Like skin blisters, corneal hydrops are rather painful and can pop, causing more pain and swelling within the cornea. This swelling causes hazy vision and can lead to scarring within the cornea, ultimately resulting in permanent vision loss (which can be minor or severe).
In order to prevent the disease from progressing to this painful, severe stage, researchers have developed an out-patient surgery called corneal crosslinking to help strengthen the cornea so that further corneal thinning does not occur.
Corneal Crosslinking to Treat Keratoconus
Corneal crosslinking is a relatively simple process. Currently, a small incisional flap is made out of the anterior corneal (specifically the outermost layer of the corneal, the epithelium) to allow the surgeon better access to the affected area.
Next, a vitamin called Riboflavin (also known as Vitamin B2) is applied to cornea in eye drop form several times to “prep” the cornea. Once the surgeon believes the cornea is at the proper thickness to accept treatment, a UV light is applied to the cornea.
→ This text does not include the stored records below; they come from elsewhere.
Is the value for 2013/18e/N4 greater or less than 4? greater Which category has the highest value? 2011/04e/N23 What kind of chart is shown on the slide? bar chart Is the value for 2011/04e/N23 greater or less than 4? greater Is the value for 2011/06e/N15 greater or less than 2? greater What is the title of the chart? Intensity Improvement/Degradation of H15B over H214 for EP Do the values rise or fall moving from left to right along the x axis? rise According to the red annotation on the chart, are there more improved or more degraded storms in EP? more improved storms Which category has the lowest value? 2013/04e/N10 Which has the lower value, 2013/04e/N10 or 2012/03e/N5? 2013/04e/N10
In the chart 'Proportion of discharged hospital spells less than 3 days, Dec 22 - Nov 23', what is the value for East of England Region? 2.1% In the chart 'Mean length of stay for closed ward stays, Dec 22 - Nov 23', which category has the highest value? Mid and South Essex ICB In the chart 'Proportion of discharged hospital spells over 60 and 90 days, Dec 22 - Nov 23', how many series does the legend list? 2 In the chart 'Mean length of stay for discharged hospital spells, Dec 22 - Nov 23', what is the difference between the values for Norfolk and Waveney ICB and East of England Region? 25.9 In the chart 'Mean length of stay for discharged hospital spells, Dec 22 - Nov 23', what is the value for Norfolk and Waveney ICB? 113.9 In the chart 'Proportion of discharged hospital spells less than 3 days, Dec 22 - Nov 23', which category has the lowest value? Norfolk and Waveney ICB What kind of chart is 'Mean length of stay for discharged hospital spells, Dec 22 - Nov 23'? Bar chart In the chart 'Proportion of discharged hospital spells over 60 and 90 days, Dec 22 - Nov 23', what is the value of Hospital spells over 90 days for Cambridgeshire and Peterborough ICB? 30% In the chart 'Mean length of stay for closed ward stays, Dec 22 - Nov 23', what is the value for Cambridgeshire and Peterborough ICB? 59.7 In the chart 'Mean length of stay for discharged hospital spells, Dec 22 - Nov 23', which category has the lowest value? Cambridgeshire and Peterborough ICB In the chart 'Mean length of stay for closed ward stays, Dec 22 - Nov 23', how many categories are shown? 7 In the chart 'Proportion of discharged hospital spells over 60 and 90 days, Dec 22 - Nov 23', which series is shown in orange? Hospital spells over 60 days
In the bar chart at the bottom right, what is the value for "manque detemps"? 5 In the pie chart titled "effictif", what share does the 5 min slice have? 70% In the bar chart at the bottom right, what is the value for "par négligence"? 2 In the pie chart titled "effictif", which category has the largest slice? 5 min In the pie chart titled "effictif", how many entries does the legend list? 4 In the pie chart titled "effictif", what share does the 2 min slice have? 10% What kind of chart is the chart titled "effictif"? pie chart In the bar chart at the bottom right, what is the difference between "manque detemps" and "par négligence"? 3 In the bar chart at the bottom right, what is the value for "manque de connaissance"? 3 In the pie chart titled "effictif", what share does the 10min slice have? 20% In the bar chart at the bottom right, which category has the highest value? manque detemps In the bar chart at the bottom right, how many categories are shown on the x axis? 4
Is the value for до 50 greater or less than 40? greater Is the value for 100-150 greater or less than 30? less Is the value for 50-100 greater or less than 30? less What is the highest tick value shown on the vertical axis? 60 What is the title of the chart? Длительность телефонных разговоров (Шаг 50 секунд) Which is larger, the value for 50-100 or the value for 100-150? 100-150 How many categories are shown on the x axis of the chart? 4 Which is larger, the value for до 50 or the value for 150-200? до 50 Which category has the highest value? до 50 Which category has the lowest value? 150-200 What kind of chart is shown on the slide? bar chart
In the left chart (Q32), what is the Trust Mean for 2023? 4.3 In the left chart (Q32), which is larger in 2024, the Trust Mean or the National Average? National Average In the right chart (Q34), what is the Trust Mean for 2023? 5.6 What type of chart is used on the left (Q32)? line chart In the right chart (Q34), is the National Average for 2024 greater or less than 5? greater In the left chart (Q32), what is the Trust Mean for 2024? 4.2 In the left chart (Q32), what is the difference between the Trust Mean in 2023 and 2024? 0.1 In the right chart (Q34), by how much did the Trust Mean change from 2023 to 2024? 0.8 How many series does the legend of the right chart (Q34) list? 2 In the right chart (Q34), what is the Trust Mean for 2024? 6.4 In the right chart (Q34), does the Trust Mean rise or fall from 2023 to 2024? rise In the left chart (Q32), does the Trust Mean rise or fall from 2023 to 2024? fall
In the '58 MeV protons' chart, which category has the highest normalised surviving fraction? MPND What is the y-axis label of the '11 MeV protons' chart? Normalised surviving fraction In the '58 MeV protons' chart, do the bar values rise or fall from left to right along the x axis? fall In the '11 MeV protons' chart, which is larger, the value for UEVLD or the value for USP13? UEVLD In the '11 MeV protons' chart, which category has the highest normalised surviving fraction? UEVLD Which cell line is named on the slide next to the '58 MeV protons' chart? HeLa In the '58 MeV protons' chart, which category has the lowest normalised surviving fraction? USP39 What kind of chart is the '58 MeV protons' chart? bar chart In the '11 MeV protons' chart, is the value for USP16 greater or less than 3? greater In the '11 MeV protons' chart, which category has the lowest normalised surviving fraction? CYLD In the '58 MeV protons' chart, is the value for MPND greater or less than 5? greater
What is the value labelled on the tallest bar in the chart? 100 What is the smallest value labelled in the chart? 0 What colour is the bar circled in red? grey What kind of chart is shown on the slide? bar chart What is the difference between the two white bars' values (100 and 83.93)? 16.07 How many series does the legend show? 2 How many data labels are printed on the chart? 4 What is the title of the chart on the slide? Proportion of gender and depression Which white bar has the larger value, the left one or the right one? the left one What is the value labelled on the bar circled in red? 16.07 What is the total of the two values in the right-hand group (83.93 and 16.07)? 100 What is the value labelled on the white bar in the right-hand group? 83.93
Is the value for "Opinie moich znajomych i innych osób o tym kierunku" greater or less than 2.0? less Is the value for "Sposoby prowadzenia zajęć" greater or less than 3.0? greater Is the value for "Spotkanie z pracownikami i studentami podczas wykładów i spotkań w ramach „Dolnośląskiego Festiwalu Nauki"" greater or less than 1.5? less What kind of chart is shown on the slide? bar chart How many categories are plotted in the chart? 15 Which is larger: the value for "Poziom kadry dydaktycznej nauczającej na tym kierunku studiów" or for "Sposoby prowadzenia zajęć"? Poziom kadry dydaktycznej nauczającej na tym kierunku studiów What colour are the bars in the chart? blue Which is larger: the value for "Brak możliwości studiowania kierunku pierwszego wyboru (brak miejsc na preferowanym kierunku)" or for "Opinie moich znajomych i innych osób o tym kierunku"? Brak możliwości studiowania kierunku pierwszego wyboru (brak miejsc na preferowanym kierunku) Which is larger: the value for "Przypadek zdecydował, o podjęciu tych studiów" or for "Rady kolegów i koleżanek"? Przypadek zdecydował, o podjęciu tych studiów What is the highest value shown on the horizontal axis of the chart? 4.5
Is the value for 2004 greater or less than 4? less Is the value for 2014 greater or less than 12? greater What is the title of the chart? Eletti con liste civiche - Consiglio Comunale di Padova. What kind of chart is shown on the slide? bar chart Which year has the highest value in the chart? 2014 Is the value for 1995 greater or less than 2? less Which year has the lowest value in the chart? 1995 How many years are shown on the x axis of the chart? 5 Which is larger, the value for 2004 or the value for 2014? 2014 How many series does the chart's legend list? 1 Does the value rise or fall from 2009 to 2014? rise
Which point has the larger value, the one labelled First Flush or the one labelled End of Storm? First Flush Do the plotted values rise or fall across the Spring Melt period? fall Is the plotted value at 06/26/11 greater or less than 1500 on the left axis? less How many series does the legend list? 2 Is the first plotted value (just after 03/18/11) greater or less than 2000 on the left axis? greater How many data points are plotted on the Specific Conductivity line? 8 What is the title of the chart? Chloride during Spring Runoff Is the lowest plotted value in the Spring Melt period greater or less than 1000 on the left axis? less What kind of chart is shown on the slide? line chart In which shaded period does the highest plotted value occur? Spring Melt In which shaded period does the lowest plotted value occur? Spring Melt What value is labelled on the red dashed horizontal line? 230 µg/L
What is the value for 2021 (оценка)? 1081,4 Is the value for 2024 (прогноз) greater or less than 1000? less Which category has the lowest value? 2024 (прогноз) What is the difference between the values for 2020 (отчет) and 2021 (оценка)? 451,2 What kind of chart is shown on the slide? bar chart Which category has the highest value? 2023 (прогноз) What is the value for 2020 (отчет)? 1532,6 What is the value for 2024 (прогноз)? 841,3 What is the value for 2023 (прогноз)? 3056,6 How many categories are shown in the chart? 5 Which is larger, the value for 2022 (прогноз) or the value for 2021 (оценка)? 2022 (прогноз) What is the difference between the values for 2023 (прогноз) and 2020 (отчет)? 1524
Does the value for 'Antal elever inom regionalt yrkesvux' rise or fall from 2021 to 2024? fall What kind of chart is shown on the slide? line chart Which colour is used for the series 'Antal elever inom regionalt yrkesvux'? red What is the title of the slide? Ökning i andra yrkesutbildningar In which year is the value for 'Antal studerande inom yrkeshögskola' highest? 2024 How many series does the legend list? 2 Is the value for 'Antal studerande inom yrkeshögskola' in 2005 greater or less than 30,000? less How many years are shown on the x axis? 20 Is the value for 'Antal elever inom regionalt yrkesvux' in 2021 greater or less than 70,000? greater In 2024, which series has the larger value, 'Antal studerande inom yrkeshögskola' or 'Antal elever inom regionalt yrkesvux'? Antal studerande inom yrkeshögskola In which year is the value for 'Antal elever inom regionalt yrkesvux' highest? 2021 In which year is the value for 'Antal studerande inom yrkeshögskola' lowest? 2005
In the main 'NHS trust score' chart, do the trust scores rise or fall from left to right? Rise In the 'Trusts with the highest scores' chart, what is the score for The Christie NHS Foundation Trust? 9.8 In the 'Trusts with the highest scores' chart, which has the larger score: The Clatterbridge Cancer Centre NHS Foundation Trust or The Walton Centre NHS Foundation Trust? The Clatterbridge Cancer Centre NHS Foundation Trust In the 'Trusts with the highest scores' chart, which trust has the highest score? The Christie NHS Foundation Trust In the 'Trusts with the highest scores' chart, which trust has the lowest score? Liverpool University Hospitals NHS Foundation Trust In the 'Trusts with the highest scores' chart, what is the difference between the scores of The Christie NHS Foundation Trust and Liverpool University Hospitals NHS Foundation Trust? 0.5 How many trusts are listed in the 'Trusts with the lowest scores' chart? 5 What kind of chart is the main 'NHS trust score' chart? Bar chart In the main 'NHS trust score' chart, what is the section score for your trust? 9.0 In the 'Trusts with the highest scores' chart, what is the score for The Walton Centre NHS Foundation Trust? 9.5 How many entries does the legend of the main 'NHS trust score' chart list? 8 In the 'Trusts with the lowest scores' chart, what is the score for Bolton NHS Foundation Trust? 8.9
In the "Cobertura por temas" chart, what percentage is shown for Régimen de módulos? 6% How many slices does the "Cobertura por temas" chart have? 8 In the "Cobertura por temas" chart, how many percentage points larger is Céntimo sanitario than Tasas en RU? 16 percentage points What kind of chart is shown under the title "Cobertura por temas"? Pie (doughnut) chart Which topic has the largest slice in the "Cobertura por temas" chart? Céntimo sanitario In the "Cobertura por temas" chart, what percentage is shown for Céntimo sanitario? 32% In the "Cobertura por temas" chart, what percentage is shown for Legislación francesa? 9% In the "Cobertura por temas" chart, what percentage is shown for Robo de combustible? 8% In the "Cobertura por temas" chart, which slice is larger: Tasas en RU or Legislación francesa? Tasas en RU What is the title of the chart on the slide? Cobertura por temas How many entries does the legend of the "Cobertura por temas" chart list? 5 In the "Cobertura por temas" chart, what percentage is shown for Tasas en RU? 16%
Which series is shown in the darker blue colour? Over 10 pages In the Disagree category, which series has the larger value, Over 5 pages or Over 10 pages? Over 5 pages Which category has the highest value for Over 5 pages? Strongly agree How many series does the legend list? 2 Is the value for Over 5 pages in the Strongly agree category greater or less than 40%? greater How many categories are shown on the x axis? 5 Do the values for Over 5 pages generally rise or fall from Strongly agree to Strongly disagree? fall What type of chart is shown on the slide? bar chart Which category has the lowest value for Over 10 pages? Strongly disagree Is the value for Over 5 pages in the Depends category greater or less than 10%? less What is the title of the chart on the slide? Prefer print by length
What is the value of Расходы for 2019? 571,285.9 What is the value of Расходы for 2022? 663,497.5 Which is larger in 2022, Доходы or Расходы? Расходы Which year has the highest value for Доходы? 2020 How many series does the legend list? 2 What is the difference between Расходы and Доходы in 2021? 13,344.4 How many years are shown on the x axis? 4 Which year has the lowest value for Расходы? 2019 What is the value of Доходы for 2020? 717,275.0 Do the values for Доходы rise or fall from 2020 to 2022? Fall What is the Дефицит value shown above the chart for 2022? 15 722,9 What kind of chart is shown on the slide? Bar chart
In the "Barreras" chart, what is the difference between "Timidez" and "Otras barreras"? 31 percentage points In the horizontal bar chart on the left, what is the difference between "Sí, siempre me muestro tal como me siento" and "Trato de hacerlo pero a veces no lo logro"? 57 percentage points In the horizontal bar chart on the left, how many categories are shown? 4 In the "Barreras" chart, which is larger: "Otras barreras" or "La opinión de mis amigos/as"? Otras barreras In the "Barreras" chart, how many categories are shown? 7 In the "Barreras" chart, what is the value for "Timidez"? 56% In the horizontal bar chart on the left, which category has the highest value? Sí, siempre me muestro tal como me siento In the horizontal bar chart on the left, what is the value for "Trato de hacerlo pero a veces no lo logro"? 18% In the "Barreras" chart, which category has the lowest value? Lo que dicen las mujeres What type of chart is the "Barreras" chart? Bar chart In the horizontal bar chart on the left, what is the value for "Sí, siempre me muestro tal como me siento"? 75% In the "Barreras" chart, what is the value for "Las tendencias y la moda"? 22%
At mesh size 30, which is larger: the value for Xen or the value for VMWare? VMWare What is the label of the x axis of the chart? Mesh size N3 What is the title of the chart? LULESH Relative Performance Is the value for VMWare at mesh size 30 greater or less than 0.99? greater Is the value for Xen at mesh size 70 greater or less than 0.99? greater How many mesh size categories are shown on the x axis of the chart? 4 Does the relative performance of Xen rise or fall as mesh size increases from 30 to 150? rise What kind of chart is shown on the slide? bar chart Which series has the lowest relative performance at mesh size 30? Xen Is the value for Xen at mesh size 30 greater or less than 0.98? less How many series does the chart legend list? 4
Over the time span of 30 minutes, the surgeon will apply more riboflavin drops alternating with UV light exposure until reaching optimal corneal thickness.
The activated UV light and riboflavin combination creates a stronger modulus to reinforce the cornea. With a stronger cornea, less bulging and cone formation is seen, thus preventing further progression of the disease.
To visualize this, think about a keratoconic eye’s cornea being weakened to have a structural integrity similar to saran-wrap. It can easily be manipulated and does not have very sturdy integrity.The riboflavin-UV treated corneal becomes more similar to thick aluminum foil–still flexible, but much more sturdy and more apt to holding its own shape.
Patients who have undergone corneal crosslinking have been relatively happy with treatment and have reported a decrease in refractive error (decreased glasses prescription), decreased glare, and increase in overall ocular comfort (less itching/irritation).
Corneal crosslinking does not repair the damage that has already occurred in a keratoconus patient’s eyes. However, it can help lessen the symptoms of the disease and slow, if not prevent, the progression of the disease.
Corneal crosslinking is currently a potential treatment option for individuals with progressive keratoconus over the age of 14 years old.
It is important to note that corneal crosslinking is a relatively new treatment. Researchers are currently working on new ways to improve the treatment to make it stronger and more effective for keratoconus patients.
If you or someone you know has keratoconus and is interested in the corneal crosslinking procedure, your eye doctor would be more than happy to discuss the procedure with you to determine if you would make a good candidate.